There are three fundamental questions here. First, why did the Portuguese evolve (or rather regress) in their geographical vision of the world? Secondly, did this transformation truly take place in the heart of Portuguese government circles or did they decide to adopt this new geographical doctrine and present it openly in the Atlas Miller for geo-strategic and geopolitical reasons? Finally, did this suit Portugal in the early 16th century, when the way to India via the Cape of Good Hope route was already open and internationally protected for Portugal by the diplomatic and political clauses in the Treaty of Tordesillas, which were accepted and respected by Portugal’s great rivals in Castile?
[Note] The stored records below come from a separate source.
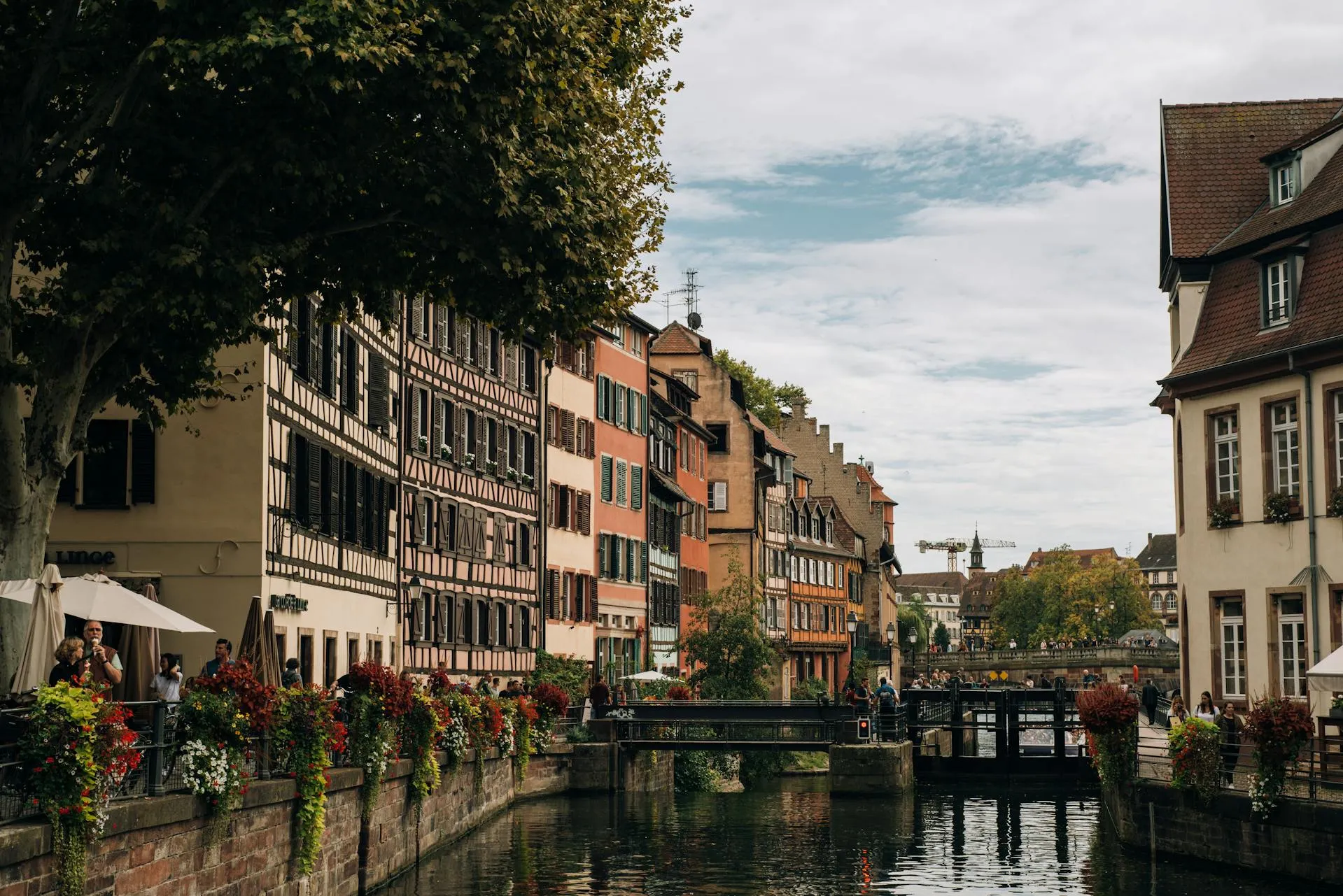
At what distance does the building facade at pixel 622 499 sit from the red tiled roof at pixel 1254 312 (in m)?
23.1

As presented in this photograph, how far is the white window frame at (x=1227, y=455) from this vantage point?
32500mm

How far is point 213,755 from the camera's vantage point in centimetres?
1656

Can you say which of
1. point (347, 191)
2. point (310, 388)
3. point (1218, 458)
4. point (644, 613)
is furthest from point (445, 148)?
point (644, 613)

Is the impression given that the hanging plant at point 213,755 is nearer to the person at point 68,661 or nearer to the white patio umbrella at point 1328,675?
the person at point 68,661

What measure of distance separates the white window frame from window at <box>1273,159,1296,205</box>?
4.22 m

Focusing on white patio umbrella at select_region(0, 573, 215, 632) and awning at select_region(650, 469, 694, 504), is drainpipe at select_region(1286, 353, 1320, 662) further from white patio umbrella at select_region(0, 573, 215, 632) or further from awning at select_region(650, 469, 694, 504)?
awning at select_region(650, 469, 694, 504)

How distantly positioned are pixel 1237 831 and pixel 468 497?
24130 mm

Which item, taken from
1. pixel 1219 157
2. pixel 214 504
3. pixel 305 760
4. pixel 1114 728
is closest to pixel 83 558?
pixel 214 504

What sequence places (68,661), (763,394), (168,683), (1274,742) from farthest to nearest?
1. (763,394)
2. (1274,742)
3. (168,683)
4. (68,661)

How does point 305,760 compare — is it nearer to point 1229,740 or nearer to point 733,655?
point 1229,740

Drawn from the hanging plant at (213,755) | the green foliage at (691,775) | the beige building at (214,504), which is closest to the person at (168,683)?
the hanging plant at (213,755)

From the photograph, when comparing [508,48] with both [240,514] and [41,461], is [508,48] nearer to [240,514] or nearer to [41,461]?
[41,461]

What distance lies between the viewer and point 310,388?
31281 millimetres

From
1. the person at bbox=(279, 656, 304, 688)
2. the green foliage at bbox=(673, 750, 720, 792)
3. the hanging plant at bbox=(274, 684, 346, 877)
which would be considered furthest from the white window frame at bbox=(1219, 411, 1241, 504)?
the hanging plant at bbox=(274, 684, 346, 877)
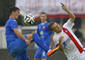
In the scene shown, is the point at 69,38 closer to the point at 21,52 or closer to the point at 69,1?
the point at 21,52

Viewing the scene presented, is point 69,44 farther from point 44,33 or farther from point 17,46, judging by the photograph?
point 44,33

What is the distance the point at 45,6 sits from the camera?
1443 centimetres

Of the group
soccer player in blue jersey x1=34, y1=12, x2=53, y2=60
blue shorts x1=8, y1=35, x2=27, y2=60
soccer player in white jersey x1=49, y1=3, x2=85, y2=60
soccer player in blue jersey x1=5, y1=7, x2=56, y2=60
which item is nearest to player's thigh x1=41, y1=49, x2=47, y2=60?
soccer player in blue jersey x1=34, y1=12, x2=53, y2=60

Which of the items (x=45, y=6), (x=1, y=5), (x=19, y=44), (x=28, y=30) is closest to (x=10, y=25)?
(x=19, y=44)

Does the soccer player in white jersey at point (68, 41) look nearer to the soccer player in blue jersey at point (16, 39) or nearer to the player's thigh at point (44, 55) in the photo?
the soccer player in blue jersey at point (16, 39)

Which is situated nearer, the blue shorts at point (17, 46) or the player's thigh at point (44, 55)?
the blue shorts at point (17, 46)

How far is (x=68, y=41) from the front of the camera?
7.93 m

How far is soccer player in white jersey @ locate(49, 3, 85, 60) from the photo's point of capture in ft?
25.5

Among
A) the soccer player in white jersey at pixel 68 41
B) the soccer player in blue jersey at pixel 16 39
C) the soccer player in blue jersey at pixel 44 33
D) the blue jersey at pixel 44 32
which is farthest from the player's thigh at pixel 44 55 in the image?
the soccer player in white jersey at pixel 68 41

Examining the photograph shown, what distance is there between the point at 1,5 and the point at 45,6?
258 inches

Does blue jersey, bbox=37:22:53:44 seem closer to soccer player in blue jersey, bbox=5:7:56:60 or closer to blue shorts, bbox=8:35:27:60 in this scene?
soccer player in blue jersey, bbox=5:7:56:60

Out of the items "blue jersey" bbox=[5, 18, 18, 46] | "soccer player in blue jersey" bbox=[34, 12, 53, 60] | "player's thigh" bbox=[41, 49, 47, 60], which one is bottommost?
"player's thigh" bbox=[41, 49, 47, 60]

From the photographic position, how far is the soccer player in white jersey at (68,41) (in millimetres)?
7767

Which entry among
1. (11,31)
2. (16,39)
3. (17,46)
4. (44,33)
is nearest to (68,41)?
(17,46)
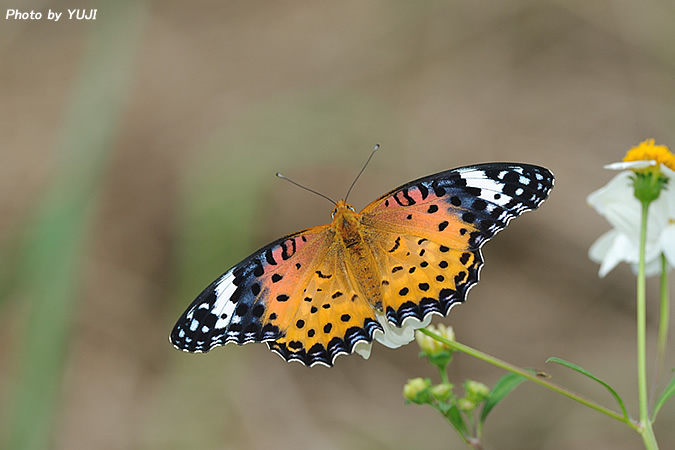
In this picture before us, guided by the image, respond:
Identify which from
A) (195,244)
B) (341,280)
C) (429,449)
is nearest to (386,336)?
(341,280)

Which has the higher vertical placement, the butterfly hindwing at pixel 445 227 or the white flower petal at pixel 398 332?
the butterfly hindwing at pixel 445 227

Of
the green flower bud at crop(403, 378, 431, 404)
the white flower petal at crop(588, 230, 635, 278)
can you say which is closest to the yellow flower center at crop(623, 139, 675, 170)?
the white flower petal at crop(588, 230, 635, 278)

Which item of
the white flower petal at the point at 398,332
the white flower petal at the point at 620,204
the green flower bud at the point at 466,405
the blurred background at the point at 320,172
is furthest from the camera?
the blurred background at the point at 320,172

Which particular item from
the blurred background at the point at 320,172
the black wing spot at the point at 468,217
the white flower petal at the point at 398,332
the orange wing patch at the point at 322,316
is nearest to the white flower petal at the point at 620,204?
the black wing spot at the point at 468,217

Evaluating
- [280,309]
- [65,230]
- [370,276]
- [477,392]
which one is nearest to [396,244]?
[370,276]

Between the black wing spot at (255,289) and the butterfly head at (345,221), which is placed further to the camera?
the butterfly head at (345,221)

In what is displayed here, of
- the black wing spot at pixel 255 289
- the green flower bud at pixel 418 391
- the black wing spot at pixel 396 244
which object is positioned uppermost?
the black wing spot at pixel 396 244

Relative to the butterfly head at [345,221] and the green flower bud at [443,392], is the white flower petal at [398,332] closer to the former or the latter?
the green flower bud at [443,392]

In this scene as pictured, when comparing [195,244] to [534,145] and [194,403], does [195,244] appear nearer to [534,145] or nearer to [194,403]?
[194,403]
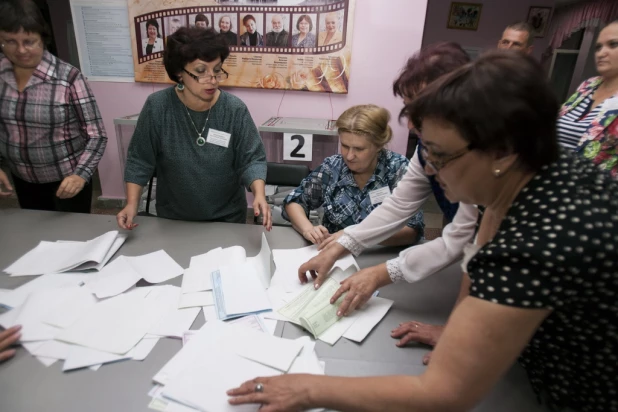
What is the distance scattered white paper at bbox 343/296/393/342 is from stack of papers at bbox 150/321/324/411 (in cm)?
12

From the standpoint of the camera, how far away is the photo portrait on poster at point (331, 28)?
2.92 m

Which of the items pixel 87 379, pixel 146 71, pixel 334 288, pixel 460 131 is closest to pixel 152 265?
pixel 87 379

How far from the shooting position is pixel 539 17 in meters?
5.22

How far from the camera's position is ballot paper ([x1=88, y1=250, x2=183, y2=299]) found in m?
1.15

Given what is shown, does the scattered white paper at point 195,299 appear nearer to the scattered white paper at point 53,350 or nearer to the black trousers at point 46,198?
the scattered white paper at point 53,350

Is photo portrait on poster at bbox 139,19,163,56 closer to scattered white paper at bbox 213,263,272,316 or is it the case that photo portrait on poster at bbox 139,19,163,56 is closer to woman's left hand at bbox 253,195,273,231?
woman's left hand at bbox 253,195,273,231

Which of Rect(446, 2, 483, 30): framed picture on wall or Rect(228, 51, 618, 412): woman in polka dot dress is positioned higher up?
Rect(446, 2, 483, 30): framed picture on wall

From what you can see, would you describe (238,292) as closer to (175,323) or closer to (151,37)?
(175,323)

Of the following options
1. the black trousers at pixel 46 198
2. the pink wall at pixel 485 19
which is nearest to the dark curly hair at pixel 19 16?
the black trousers at pixel 46 198

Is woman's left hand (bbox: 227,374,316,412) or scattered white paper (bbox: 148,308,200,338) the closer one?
woman's left hand (bbox: 227,374,316,412)

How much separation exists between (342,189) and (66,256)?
3.72 ft

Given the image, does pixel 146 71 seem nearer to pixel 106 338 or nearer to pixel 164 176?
pixel 164 176

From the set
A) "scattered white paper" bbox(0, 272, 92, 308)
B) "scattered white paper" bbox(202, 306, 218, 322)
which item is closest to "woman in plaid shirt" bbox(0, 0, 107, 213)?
"scattered white paper" bbox(0, 272, 92, 308)

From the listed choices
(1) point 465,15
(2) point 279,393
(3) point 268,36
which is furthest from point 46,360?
(1) point 465,15
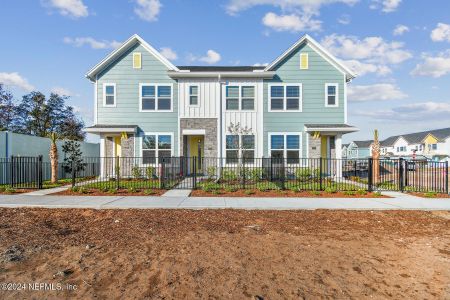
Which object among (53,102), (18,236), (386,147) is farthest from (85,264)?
(386,147)

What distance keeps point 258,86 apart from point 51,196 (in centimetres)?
1269

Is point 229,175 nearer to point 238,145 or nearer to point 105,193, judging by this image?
point 238,145

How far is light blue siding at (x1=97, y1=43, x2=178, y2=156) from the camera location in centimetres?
1733

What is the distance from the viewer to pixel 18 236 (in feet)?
18.8

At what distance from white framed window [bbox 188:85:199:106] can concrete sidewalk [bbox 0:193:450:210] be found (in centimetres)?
863

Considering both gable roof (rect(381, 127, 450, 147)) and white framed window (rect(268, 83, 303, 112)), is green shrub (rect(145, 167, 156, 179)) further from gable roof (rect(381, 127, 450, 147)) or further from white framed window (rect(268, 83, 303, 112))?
gable roof (rect(381, 127, 450, 147))

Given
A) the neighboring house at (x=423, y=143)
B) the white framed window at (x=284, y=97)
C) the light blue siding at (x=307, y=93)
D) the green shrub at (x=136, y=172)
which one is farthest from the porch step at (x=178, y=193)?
the neighboring house at (x=423, y=143)

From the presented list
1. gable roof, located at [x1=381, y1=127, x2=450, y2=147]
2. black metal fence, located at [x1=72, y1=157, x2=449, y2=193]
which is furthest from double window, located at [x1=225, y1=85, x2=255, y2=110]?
gable roof, located at [x1=381, y1=127, x2=450, y2=147]

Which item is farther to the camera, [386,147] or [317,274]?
[386,147]

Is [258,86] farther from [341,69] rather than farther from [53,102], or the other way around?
[53,102]

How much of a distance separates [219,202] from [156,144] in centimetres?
919

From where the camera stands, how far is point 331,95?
17.3 meters

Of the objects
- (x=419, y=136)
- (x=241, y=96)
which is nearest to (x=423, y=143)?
(x=419, y=136)

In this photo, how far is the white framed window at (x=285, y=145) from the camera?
17.2 m
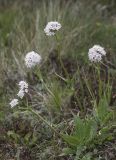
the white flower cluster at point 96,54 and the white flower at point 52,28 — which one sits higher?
the white flower at point 52,28

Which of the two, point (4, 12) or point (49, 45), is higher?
point (4, 12)

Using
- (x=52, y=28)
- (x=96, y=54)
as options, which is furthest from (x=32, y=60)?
(x=96, y=54)

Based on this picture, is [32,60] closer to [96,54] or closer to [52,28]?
[52,28]

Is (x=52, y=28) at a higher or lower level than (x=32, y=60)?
higher

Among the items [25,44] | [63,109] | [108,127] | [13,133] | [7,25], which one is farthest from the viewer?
[7,25]

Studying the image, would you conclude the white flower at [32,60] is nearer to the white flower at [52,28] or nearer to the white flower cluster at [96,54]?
the white flower at [52,28]

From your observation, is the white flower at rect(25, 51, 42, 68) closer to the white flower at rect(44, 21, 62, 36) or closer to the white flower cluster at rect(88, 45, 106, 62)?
the white flower at rect(44, 21, 62, 36)

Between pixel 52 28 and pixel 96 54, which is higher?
pixel 52 28

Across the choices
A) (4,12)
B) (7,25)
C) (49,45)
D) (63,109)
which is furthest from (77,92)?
(4,12)

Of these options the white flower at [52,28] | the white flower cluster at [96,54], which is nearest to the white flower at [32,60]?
the white flower at [52,28]

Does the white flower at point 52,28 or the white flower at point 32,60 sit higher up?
the white flower at point 52,28

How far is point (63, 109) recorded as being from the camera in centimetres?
340

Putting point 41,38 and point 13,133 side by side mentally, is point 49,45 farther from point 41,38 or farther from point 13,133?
point 13,133

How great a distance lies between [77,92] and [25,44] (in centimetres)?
89
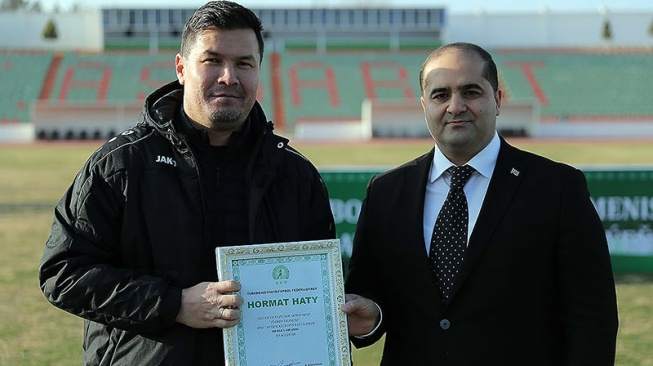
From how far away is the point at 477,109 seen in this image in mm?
3039

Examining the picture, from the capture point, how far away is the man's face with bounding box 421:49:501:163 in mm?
3021

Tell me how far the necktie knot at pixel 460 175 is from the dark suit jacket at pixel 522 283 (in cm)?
10

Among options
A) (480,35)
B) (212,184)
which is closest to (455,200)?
(212,184)

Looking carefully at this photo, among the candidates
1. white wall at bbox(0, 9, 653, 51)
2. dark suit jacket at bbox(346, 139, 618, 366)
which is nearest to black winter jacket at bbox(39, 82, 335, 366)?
dark suit jacket at bbox(346, 139, 618, 366)

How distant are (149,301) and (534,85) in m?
48.4

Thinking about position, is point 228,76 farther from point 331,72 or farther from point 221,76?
point 331,72

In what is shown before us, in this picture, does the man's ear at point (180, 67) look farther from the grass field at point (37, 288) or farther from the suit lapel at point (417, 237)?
the grass field at point (37, 288)

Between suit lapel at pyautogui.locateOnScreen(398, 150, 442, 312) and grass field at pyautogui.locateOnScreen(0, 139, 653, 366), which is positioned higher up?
suit lapel at pyautogui.locateOnScreen(398, 150, 442, 312)

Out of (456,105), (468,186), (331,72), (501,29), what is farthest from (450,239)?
(501,29)

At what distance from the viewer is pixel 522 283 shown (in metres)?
3.00

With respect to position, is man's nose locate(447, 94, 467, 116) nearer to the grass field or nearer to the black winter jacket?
the black winter jacket

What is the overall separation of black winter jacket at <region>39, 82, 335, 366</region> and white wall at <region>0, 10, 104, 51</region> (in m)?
58.5

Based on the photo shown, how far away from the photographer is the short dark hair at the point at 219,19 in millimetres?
2809

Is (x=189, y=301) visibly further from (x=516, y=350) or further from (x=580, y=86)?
(x=580, y=86)
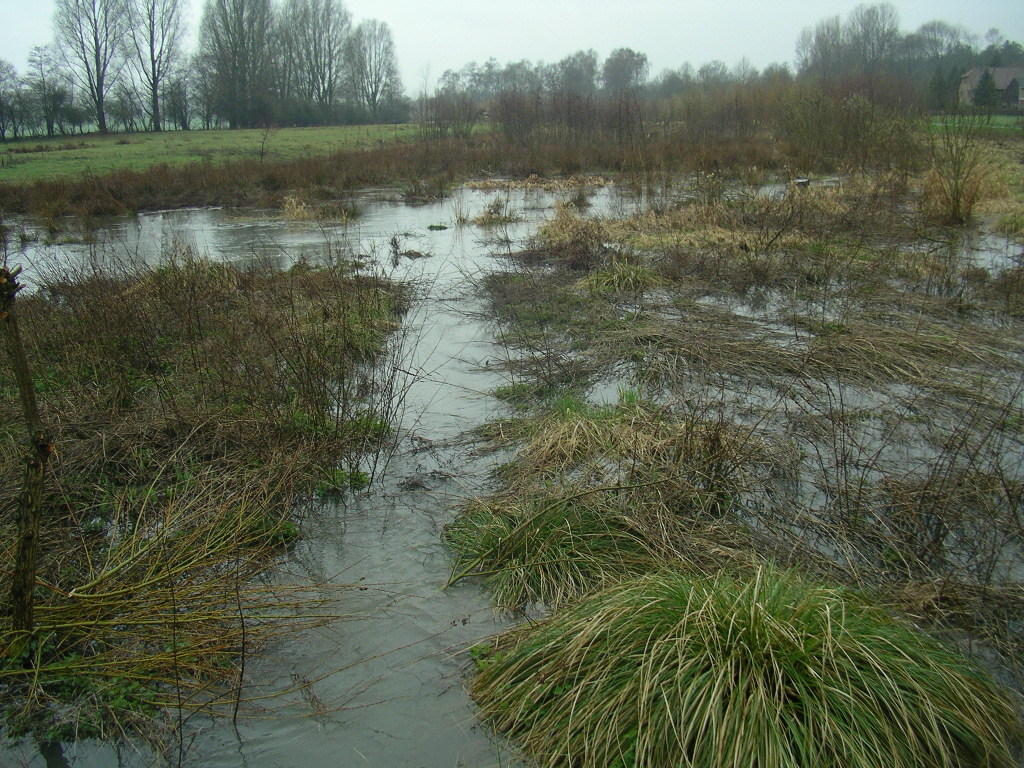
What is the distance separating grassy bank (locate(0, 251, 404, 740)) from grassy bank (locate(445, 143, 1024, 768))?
1.13 m

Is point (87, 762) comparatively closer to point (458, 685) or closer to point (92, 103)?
point (458, 685)

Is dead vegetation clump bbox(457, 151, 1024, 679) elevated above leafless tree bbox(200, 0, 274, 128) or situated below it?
below

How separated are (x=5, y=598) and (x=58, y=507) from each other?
1.31 metres

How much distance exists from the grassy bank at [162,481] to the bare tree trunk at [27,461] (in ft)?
0.60

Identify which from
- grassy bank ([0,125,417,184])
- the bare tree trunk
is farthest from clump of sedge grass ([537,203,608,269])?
grassy bank ([0,125,417,184])

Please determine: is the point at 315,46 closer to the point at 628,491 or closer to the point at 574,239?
the point at 574,239

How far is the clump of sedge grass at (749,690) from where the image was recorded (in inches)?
100

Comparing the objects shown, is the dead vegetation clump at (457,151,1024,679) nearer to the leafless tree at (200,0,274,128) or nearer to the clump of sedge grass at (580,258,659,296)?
the clump of sedge grass at (580,258,659,296)

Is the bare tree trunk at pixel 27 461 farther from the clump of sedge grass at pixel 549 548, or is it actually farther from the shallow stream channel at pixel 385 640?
the clump of sedge grass at pixel 549 548

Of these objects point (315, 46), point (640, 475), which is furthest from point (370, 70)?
point (640, 475)

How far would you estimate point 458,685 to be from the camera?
11.0 feet

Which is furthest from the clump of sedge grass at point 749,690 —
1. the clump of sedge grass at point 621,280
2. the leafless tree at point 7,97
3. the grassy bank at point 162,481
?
the leafless tree at point 7,97

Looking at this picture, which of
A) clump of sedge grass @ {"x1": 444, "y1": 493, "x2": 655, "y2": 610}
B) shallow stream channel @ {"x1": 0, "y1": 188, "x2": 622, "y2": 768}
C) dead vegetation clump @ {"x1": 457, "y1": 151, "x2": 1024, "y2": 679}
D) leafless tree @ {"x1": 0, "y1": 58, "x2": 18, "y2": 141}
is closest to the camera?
shallow stream channel @ {"x1": 0, "y1": 188, "x2": 622, "y2": 768}

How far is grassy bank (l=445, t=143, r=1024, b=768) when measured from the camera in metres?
2.67
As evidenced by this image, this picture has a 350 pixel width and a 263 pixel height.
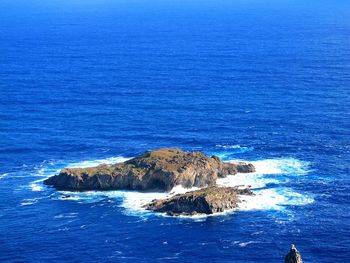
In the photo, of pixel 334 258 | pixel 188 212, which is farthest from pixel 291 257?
pixel 188 212

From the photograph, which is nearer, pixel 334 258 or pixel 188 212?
pixel 334 258

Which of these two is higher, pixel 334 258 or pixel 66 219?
pixel 66 219

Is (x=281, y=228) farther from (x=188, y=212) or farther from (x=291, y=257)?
(x=291, y=257)

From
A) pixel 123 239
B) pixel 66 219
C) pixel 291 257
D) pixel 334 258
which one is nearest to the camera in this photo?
pixel 291 257

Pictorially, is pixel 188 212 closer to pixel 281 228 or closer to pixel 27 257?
pixel 281 228

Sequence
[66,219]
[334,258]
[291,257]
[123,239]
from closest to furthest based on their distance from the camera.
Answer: [291,257] < [334,258] < [123,239] < [66,219]

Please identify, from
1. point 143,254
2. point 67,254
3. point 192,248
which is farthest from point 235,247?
point 67,254
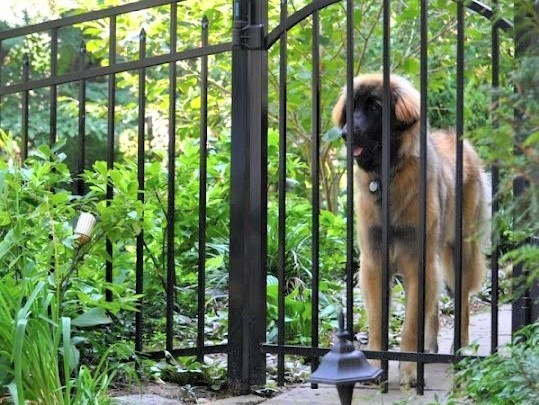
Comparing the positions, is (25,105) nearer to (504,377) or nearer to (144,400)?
(144,400)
To some extent, the first theory is understandable. As the Portuguese had sailed and explored the seas more than any other nation, they may have triumphantly and naively felt that they knew all the seas and that they were smaller than had previously been thought (and indeed are). Perhaps they felt that the seas had become too small. Yet the true reason must fundamentally have been to use the Atlas Miller as a tool for geo-strategic, geopolitical and diplomatic misinformation, trying to make the Castilians – esteemed neighbours, rival siblings and cordial competitors – believe two things.
First, they tried to make the Castilians believe that it was more than very difficult to reach the Orient via the western route. The Castilians had known this since Columbus’ time, but were still trying to get there, showing increasing insistence and stubbornness and using Portuguese navigators such as João Dias de Solis in the Gulf of Mexico (1508-1509) and the River Plate (1515-1516). The Portuguese worked hard to make the Castilians think this plan was simply impossible because the New World was a continent, because the land on the planet was too big and continuous, and because the seas too small and closed.
Secondly, they tried to make the Castilians believe that the Cape of Good Hope route to India – the Portuguese southeast African route that was diplomatically safeguarded by the Luso-Castilian Treaty of Tordesillas and was therefore unchallengeable by Portugal’s neighbours – was a very easy one. It was short – very short in fact, since Africa itself was also small – and India was just around the corner after rounding the Cape of Good Hope. Thus, the subject was closed and India was in safe hands. Consequently, it would be better if Charles V and the Castilians gave up and concentrated on marrying their princesses – one after another – to the old “King of Pepper” and Master of the Cape Route.
This is the theory to explain the first and most important question of what the Atlas Miller is, why it was made in that form and for whom. The vellum sheets with the regional charts and the vellum sheet with the mappamundi were produced under the supervision of cartographer-cosmographer Lopo Homem, and all decorated by royal servant and Flemish miniaturist António de Holanda. As such, they formed a tool for misinformation that was deliberately ordered by the Portuguese crown and expressed the Portuguese counterstrategy regarding the Castilian strategy in 1519. The Atlas Miller, produced in 1519 and probably never actually used, was a graphic form of the last Portuguese intent to counter the “Columbus Plan” for the westward Atlantic route, a Portuguese plan that was determinedly adopted and implemented by the Castilians.
This was an excerpt from the Atlas Miller commentary volume by Alfredo Pinheiro Marques, Director of the Centro de Estudos do Mar-CEMAR at the University of Coimbra.